Le geste auguste du Semeur...

Quelle pitié que toute cette œuvre de l'ancien seigneur de Neptunevale dût disparaître avec lui! En regardant ses portraits, j'éprouvais la mélancolie de cette destruction avec plus d'intensité encore. Je ne lui tenais pourtant par aucun lien que celui d'une rencontre de voyage, et, pour dire la vérité, j'avais un peu, en errant dans cette maison, parmi les révélations de toutes sortes que je surprenais à chaque pas sur le passé du mort et de la morte, le sentiment que je profanais presque une intimité sacrée. Mais si étranger que je fusse au comte Jules, sa yolontaire et pensive figure me gênaît comme un reproche

quand je songeais que son Neptunevale allait disparaître. Les Corrigan et les French partiraient pour l'Amérique, bien loin. Les chambres se videraient de leurs meubles. D'autres fleurs pousseraient dans le jardin, dessiné dans un autre style. On abattrait, on mutilerait les vénérables arbres.

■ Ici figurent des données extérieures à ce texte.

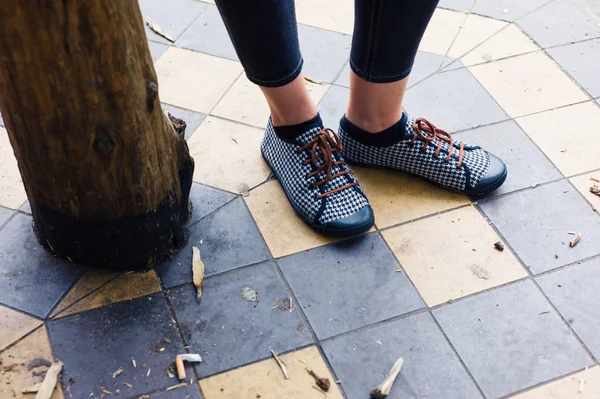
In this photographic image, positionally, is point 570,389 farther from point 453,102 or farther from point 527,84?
point 527,84

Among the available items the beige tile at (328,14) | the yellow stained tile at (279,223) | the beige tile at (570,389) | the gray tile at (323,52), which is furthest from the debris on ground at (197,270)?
the beige tile at (328,14)

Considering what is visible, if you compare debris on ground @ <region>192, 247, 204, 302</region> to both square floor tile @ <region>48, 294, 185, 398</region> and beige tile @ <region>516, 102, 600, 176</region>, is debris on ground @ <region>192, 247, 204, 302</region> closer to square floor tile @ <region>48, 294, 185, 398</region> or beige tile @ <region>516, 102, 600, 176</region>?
square floor tile @ <region>48, 294, 185, 398</region>

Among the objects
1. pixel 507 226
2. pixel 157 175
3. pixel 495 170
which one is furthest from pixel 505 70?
pixel 157 175

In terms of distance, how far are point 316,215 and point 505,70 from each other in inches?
36.8

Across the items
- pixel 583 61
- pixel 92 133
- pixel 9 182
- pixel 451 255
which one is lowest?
pixel 9 182

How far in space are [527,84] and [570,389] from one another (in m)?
1.06

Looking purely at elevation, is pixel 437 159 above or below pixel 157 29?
above

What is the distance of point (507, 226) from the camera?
61.1 inches

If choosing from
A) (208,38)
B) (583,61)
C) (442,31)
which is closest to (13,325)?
(208,38)

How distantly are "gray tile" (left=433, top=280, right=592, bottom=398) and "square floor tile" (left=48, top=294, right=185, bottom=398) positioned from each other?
58cm

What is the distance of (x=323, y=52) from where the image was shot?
83.3 inches

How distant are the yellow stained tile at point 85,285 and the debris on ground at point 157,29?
1.01 m

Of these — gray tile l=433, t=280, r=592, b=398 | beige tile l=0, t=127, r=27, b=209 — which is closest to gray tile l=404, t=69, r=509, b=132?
gray tile l=433, t=280, r=592, b=398

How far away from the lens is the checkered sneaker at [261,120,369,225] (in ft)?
4.97
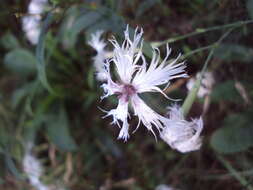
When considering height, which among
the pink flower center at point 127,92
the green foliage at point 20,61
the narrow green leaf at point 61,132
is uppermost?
the green foliage at point 20,61

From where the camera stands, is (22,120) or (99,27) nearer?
(99,27)

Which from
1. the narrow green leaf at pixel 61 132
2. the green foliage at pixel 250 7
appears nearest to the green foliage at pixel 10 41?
the narrow green leaf at pixel 61 132

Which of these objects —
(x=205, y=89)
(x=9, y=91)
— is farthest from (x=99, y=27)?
(x=9, y=91)

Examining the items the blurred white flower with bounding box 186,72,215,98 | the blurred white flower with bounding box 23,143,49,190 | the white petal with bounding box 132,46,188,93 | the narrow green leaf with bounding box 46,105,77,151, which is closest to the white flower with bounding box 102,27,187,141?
the white petal with bounding box 132,46,188,93

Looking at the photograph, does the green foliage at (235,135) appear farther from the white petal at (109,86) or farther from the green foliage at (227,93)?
the white petal at (109,86)

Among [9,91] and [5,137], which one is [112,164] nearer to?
[5,137]

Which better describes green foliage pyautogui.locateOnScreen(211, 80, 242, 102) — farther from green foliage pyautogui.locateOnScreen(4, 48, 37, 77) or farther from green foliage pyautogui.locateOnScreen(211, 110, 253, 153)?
green foliage pyautogui.locateOnScreen(4, 48, 37, 77)
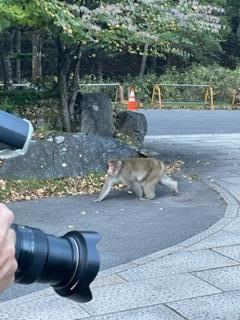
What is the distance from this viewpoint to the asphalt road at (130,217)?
23.1 ft

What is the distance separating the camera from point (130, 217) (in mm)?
8422

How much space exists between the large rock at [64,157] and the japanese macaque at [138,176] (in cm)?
153

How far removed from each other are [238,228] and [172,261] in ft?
5.01

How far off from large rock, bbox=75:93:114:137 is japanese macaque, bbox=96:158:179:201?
126 inches

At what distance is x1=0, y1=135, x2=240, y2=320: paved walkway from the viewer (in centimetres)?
494

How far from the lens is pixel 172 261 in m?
6.27

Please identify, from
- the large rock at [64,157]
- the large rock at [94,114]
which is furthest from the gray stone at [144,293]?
the large rock at [94,114]

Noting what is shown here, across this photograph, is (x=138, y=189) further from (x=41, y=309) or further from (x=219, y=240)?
(x=41, y=309)

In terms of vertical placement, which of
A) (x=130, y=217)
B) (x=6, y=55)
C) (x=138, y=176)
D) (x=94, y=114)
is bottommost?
(x=130, y=217)

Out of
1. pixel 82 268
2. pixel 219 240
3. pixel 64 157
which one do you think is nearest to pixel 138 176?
pixel 64 157

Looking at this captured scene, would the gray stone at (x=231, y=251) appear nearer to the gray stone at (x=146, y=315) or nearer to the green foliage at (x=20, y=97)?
the gray stone at (x=146, y=315)

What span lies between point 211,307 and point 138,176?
4573 mm

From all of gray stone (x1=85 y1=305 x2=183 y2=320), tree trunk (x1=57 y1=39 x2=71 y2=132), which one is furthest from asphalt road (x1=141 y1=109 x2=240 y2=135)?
gray stone (x1=85 y1=305 x2=183 y2=320)

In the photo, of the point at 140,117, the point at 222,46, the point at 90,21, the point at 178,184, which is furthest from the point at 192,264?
the point at 222,46
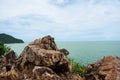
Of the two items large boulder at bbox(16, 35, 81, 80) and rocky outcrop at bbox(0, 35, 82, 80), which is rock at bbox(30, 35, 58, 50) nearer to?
rocky outcrop at bbox(0, 35, 82, 80)

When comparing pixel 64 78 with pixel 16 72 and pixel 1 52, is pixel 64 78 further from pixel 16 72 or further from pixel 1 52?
pixel 1 52

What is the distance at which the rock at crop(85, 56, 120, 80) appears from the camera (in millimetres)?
15563

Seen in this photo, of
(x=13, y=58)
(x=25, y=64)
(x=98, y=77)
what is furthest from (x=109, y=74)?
(x=13, y=58)

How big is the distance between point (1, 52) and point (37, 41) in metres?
20.6

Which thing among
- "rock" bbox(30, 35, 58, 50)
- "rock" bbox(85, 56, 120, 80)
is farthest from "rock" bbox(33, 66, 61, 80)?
"rock" bbox(30, 35, 58, 50)

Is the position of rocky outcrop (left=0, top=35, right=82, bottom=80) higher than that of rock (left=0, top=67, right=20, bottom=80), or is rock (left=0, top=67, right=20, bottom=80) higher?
rocky outcrop (left=0, top=35, right=82, bottom=80)

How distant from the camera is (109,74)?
51.4 ft

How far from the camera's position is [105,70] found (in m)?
16.2

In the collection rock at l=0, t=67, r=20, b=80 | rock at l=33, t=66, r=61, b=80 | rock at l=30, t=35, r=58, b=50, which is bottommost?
rock at l=0, t=67, r=20, b=80

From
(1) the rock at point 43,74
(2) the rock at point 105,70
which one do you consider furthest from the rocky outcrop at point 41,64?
(2) the rock at point 105,70

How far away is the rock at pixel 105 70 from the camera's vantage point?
613 inches

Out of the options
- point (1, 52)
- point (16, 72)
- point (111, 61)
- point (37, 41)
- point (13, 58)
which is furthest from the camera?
point (1, 52)

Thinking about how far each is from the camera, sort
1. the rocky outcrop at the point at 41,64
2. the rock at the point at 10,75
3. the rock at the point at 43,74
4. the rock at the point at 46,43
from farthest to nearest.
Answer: the rock at the point at 46,43, the rock at the point at 10,75, the rocky outcrop at the point at 41,64, the rock at the point at 43,74

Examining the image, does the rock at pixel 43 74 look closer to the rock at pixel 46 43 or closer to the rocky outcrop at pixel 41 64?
the rocky outcrop at pixel 41 64
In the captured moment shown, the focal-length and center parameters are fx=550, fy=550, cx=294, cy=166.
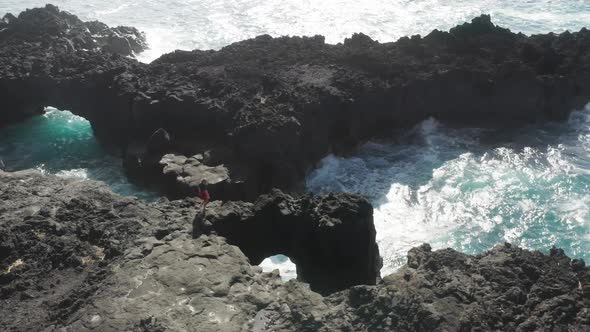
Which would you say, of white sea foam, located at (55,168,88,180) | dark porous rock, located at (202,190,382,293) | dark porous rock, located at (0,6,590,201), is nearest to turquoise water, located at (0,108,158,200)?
white sea foam, located at (55,168,88,180)

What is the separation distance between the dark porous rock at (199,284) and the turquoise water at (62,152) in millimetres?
9368

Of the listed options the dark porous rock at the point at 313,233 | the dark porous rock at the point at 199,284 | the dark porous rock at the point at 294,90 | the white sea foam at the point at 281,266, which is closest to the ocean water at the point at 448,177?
the white sea foam at the point at 281,266

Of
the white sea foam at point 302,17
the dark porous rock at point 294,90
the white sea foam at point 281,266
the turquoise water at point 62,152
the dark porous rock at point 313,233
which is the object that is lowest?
the white sea foam at point 281,266

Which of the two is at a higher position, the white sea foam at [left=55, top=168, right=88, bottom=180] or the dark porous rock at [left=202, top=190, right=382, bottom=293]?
the dark porous rock at [left=202, top=190, right=382, bottom=293]

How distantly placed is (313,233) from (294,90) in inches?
424

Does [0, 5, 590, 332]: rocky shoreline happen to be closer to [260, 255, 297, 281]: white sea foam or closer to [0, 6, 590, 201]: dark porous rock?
[0, 6, 590, 201]: dark porous rock

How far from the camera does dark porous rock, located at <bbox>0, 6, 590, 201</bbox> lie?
24922mm

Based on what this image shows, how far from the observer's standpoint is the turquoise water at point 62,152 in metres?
26.7

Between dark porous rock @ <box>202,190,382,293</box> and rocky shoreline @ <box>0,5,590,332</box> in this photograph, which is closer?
rocky shoreline @ <box>0,5,590,332</box>

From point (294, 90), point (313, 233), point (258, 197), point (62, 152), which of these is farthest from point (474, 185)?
point (62, 152)

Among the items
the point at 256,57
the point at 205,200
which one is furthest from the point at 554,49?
the point at 205,200

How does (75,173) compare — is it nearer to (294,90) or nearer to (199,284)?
(294,90)

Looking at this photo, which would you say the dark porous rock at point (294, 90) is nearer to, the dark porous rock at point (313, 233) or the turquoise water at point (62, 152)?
the turquoise water at point (62, 152)

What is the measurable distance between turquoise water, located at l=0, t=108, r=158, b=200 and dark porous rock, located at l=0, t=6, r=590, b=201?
1.03 meters
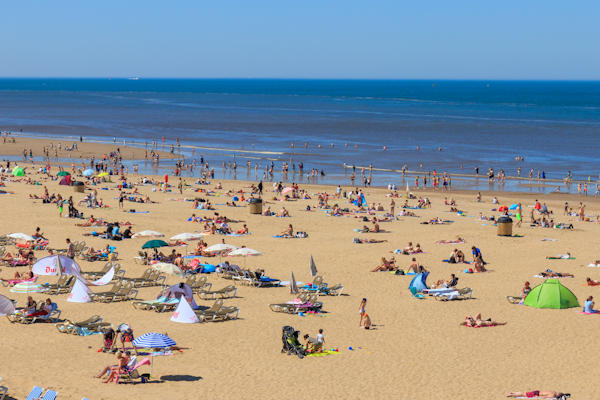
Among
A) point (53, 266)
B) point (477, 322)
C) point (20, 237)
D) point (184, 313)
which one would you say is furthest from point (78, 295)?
point (477, 322)

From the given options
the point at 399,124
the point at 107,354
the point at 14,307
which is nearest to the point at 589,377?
the point at 107,354

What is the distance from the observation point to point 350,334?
20016 millimetres

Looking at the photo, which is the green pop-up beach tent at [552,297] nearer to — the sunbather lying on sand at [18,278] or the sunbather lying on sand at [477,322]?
the sunbather lying on sand at [477,322]

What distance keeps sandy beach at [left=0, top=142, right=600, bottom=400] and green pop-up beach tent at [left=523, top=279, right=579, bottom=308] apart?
0.24 meters

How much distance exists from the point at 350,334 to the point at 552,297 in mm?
6753

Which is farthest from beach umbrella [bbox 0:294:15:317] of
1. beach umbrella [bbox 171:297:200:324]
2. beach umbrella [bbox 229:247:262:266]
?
beach umbrella [bbox 229:247:262:266]

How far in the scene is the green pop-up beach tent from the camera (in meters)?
22.7

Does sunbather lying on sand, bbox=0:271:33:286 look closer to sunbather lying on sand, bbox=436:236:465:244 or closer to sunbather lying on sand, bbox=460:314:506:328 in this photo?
sunbather lying on sand, bbox=460:314:506:328

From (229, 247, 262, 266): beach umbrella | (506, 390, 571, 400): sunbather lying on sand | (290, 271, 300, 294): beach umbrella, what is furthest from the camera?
(229, 247, 262, 266): beach umbrella

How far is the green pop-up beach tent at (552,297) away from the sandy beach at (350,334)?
240 mm

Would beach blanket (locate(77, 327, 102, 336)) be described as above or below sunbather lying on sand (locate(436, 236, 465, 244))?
above

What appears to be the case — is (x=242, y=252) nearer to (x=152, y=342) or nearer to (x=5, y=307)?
(x=5, y=307)

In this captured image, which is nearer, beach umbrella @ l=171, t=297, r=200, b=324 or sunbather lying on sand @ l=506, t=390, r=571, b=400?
sunbather lying on sand @ l=506, t=390, r=571, b=400

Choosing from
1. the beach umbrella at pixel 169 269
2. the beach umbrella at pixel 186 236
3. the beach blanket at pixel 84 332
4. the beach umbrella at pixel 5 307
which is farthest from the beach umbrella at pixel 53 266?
the beach umbrella at pixel 186 236
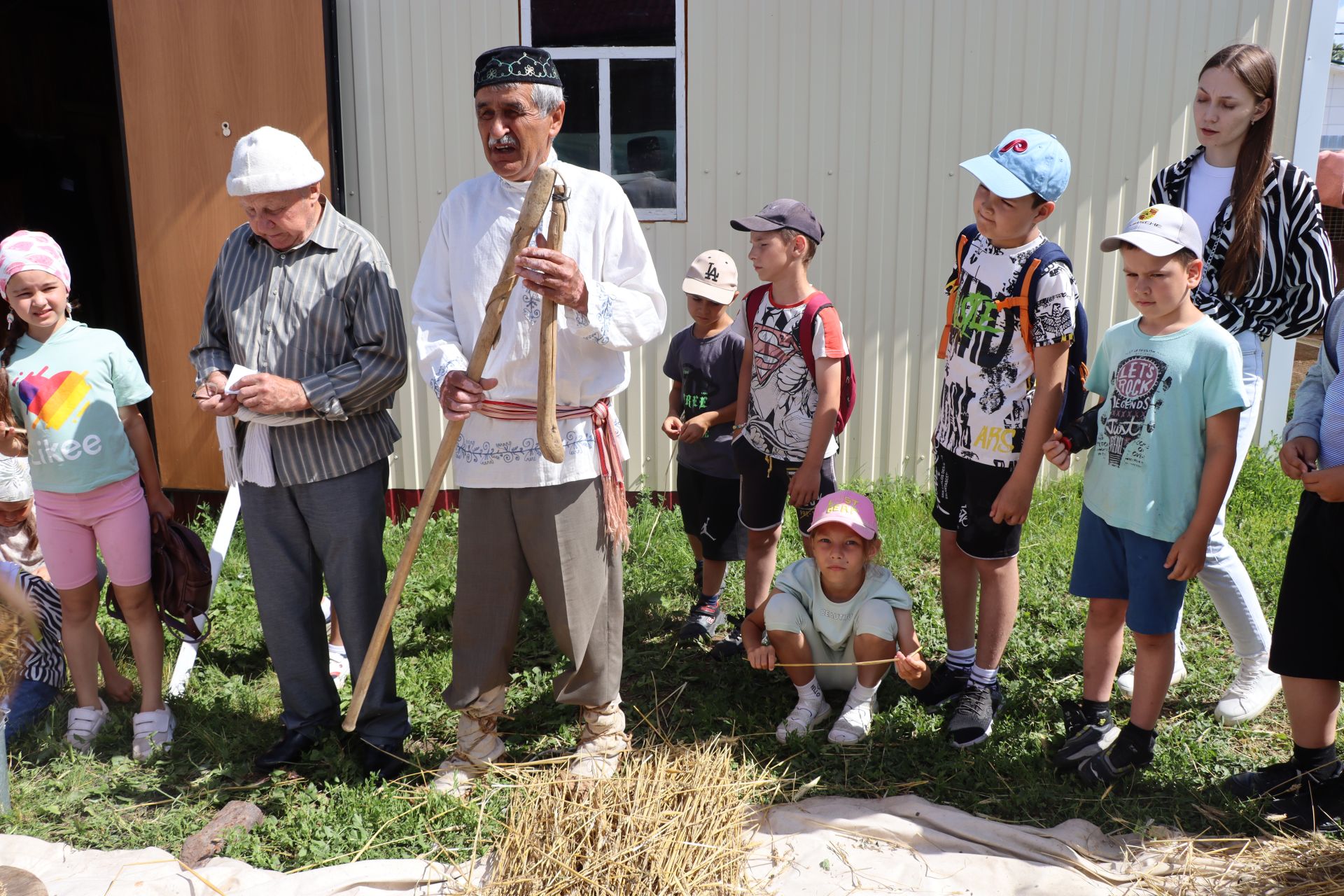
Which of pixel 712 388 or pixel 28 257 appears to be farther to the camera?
pixel 712 388

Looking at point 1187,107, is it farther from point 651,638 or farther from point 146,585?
point 146,585

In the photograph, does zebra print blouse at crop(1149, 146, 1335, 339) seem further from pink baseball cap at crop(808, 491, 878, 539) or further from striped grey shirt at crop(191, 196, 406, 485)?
striped grey shirt at crop(191, 196, 406, 485)

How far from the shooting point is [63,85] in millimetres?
8516

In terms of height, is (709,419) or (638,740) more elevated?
(709,419)

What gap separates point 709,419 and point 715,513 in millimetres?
418

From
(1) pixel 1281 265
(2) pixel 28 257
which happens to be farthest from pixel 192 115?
(1) pixel 1281 265

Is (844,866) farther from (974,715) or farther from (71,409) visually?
(71,409)

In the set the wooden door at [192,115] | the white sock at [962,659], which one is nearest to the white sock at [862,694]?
the white sock at [962,659]

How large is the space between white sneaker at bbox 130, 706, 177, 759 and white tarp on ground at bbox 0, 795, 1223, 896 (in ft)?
1.65

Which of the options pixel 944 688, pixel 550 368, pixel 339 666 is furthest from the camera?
pixel 339 666

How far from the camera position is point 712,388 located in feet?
13.8

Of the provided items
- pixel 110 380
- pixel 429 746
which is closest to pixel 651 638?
pixel 429 746

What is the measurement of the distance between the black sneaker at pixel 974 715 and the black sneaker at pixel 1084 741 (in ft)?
0.79

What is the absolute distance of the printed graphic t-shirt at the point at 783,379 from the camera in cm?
368
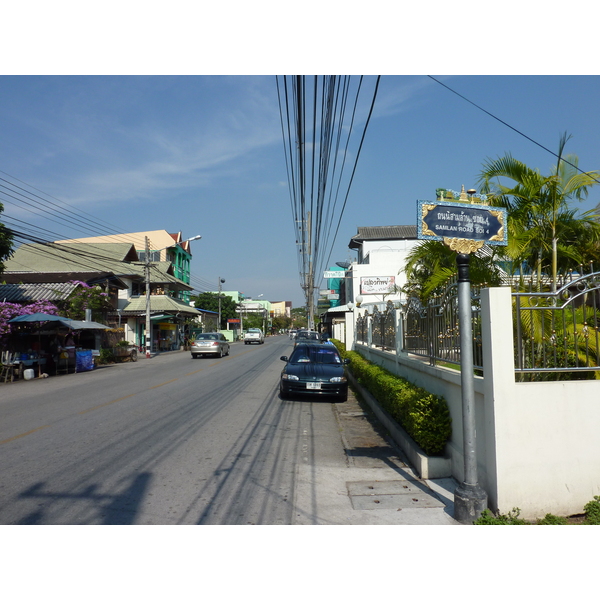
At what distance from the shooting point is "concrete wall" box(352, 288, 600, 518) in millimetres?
4961

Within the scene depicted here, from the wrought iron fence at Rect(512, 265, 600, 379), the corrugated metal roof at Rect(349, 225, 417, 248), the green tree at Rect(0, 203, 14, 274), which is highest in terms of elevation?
the corrugated metal roof at Rect(349, 225, 417, 248)

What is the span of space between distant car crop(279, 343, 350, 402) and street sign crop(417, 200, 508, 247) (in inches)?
322

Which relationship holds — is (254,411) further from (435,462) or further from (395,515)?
(395,515)

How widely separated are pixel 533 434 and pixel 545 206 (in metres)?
5.47

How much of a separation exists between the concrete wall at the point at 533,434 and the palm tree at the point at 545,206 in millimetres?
4256

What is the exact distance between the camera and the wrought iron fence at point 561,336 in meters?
5.38

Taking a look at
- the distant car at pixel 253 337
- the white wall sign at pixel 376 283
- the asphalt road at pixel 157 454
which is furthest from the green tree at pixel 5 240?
the distant car at pixel 253 337

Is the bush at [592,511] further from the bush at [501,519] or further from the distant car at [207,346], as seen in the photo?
the distant car at [207,346]

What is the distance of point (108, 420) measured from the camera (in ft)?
33.6

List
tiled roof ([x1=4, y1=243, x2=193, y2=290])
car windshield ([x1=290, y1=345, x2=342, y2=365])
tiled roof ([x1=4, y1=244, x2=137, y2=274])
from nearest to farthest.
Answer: car windshield ([x1=290, y1=345, x2=342, y2=365]), tiled roof ([x1=4, y1=243, x2=193, y2=290]), tiled roof ([x1=4, y1=244, x2=137, y2=274])

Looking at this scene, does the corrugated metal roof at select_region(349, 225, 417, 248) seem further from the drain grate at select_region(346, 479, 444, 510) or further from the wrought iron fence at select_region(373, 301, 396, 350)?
the drain grate at select_region(346, 479, 444, 510)

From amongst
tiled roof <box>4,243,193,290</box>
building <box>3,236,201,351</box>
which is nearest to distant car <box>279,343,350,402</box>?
building <box>3,236,201,351</box>

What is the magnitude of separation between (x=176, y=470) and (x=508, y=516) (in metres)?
4.09

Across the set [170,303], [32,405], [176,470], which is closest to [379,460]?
[176,470]
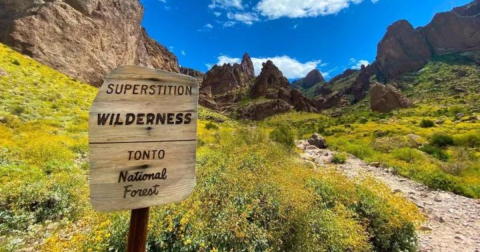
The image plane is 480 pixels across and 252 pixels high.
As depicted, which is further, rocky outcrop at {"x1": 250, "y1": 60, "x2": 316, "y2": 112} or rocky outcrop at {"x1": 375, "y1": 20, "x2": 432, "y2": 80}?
rocky outcrop at {"x1": 375, "y1": 20, "x2": 432, "y2": 80}

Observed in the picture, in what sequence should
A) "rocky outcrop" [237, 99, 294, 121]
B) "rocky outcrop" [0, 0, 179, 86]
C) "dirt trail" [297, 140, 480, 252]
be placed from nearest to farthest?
"dirt trail" [297, 140, 480, 252] → "rocky outcrop" [0, 0, 179, 86] → "rocky outcrop" [237, 99, 294, 121]

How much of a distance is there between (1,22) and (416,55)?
164677 millimetres

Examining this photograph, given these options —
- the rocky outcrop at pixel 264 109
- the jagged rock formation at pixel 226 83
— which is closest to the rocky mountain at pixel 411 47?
the rocky outcrop at pixel 264 109

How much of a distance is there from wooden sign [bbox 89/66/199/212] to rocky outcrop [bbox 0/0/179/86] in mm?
39508

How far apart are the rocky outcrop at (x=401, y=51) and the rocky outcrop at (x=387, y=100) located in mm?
76000

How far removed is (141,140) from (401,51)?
16911 centimetres

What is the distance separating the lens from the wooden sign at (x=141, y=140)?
2045mm

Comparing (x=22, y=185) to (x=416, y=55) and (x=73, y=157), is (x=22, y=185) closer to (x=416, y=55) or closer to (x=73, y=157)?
(x=73, y=157)

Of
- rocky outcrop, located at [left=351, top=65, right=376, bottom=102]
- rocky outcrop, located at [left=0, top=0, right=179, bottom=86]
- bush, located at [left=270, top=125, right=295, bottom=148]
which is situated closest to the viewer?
bush, located at [left=270, top=125, right=295, bottom=148]

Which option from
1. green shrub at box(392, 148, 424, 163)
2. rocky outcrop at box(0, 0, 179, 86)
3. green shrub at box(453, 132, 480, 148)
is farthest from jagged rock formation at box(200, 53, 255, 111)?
green shrub at box(392, 148, 424, 163)

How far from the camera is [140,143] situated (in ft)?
7.17

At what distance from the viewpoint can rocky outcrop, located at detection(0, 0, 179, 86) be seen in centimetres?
3188

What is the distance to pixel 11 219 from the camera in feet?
16.3

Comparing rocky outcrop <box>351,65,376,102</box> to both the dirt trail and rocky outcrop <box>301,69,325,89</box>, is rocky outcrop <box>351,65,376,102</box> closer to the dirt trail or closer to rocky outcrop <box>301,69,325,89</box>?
rocky outcrop <box>301,69,325,89</box>
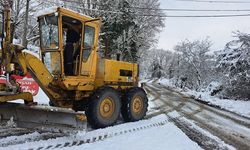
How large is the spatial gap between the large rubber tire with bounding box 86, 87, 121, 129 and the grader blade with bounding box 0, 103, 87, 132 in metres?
1.34

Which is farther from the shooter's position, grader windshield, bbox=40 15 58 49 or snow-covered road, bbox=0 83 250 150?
grader windshield, bbox=40 15 58 49

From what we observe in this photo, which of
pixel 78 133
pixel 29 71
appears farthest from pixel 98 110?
pixel 29 71

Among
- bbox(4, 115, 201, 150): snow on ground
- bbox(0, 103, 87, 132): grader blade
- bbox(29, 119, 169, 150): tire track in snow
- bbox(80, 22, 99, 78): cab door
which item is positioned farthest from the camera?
bbox(80, 22, 99, 78): cab door

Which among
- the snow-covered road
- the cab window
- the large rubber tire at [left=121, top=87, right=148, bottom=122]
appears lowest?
the snow-covered road

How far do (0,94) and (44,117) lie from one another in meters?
1.02

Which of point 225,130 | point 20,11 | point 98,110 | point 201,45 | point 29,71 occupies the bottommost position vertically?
point 225,130

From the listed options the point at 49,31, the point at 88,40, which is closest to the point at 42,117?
the point at 49,31

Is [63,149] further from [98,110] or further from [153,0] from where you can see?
[153,0]

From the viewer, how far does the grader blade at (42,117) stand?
7.04 metres

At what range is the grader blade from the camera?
23.1 feet

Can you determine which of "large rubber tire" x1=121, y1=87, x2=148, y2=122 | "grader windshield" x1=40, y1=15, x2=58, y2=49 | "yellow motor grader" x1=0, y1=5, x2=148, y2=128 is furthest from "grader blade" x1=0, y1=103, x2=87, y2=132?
"large rubber tire" x1=121, y1=87, x2=148, y2=122

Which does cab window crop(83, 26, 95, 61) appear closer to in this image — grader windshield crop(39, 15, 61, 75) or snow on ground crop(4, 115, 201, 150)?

Malgré ma sympathie grandissante pour le petit de Corcieux et surtout pour sa jeune femme, malgré ma connaissance de la vie parisienne qui me faisait admettre la sagesse de leur projet de vente, sans cesse je me répétais que la paire de chevaux de Casal, les perles du joaillier de la rue de la Paix et les séances de jeu à Monte-Carlo seraient payées bien cher par cette destruction, par cet assassinat d'une chose si rare, et il faut croire que, devant l'image de l'oncle dont il portait aujourd'hui le titre et qui n'avait pas cru pouvoir le déshériter du domaine légué par le commun aïeul, Maxime subissait, lui aussi, un obscur et irrésistible remords, car je l'entends encore me dire en me montrant la suite de ces peintures:

"Ce sont des toiles bien médiocres et décidément l'oncle Jules n'aurait pas fait fortune comme professeur de dessin... N'importe! Je vais les excepter de la vente... C'est absurde. On sait que des portraits ne sentent rien, et, malgré soi, on les traite comme s'ils étaient les personnes elles-mêmes. Pour rien au monde, je ne voudrais, par exemple, que ceux-ci vissent Neptunevale habité par ce Crawford, puisqu'il parait d'après les racontars du curé, qu'il a fait sa fortune en prêtant de l'argent à trop gros intérêts... Mais où commence le trop gros intérêt et quelle différence y a-t-il entre cette sorte de spéculation et la Bourse?"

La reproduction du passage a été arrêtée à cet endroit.